His initial working theory is that some junkie might have seen an opportunity to take something and perhaps fence it. Maybe they were inspired by the fellow who reached into the back of an armored truck who made off with a bucket of gold flakes weighing nearly 80 pounds and worth $1.6 million. He certainly could have used a hand truck. (That perpetrator was later apprehended; the gold was not recovered.)

The junkie theory certainly has merit. If anyone can remember the very early Al Pacino movie,'Panic in Needle Park,' you might recall that Pacino, with a killer heroin habit, simply reaches into the back of an unlocked van and pulls out a television set. This is a 70s movie, so the set is small, and likely a black and white set. Seen in today's context, the value of that TV seems to be less than a weekly MetroCard.
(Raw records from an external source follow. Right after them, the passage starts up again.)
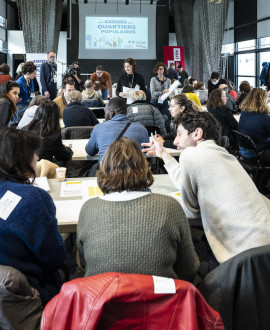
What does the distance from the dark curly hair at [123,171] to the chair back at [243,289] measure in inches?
18.6

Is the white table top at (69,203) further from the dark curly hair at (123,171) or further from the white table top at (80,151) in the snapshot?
the white table top at (80,151)

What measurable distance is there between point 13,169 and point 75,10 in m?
13.7

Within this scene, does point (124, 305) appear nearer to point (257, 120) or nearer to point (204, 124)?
point (204, 124)

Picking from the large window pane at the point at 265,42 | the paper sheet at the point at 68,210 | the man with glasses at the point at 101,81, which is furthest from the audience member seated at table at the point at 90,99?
the large window pane at the point at 265,42

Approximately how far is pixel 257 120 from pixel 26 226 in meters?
3.66

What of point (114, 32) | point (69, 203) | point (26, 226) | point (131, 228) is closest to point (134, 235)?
point (131, 228)

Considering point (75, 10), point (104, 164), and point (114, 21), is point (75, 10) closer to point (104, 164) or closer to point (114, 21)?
point (114, 21)

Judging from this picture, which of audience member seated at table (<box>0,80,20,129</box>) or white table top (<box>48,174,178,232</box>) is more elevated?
audience member seated at table (<box>0,80,20,129</box>)

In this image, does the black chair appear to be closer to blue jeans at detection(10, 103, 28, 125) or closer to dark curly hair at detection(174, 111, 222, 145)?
dark curly hair at detection(174, 111, 222, 145)

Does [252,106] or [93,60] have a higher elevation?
[93,60]

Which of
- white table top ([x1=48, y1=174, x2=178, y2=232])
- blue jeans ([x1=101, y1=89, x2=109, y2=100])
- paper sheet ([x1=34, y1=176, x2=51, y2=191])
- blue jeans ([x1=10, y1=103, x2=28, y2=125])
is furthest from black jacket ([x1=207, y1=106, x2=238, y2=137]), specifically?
blue jeans ([x1=101, y1=89, x2=109, y2=100])

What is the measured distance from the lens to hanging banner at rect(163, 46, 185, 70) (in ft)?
49.1

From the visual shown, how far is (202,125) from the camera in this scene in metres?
2.44

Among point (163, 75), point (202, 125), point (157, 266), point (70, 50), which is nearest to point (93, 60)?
point (70, 50)
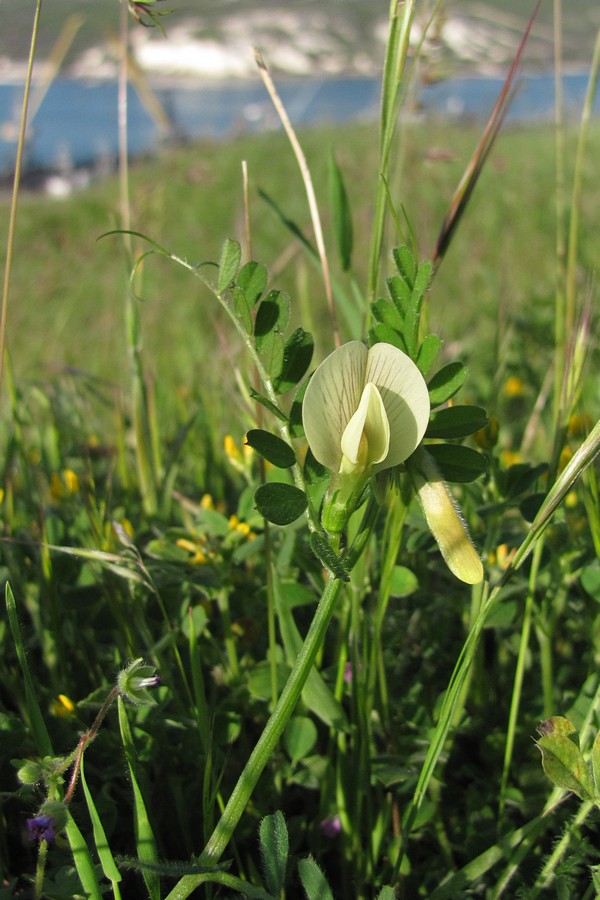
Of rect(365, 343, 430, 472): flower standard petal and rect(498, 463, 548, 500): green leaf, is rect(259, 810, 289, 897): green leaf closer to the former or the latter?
rect(365, 343, 430, 472): flower standard petal

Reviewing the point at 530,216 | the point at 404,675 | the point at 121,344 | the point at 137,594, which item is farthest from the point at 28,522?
the point at 530,216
Back in the 60s, at the family flower shop on Third Avenue and 18th Street, we sometimes had spring plants on the sidewalk, usually pots of geraniums. These sometimes proved tempting for some of the Bowery bums, as they were known then, who happened to wander north of 14th Street, to scoop up a plant or two and head for the gin mill down the block to convince the bartender that the plants were worth a drink or two. It usually fell to me to follow the poor soul down the block, confront him, and get the plants back. Always without drama.

The driver of the seafood van shakes his head at the fencing theory, wondering who in their right mind buy shellfish that "fell off the truck," without knowing how long it's been away from refrigeration. Of course, the perpetrator could be advertising it as "fresh" off the truck.

Another theory that later occurred to the driver was that he was the victim of a planned heist. Weeks before he spotted a Jeep that was surely following him as he was making his deliveries in the area. Their tailing of him lasted three hours, certainly longer than any 'Homeland' episode as Saul Berenson tries to evade hostiles in Beirut.  The driver became so suspicious of the vehicle, thinking it might be someone who was trying to poach the route, that at one point he took a picture of the vehicle and the two men in it.

Perhaps the men in the Jeep were reasoning that oysters always had valuable pearls in them, so a heist of a sack of oysters might be like scoring some pearl necklaces. Who knows what they might have been thinking. That clams, as a slang for money, meant that the guy was really driving an armored car?

After the reading the story I immediately thought of a cartoon I saw in 'Playboy' eons ago. It showed a very hippie looking duo, one with a gun holding the driver of a FINK bread truck at gunpoint and his partner coming out of the back of the van telling the other the bad news: "Hey man, it really is bread."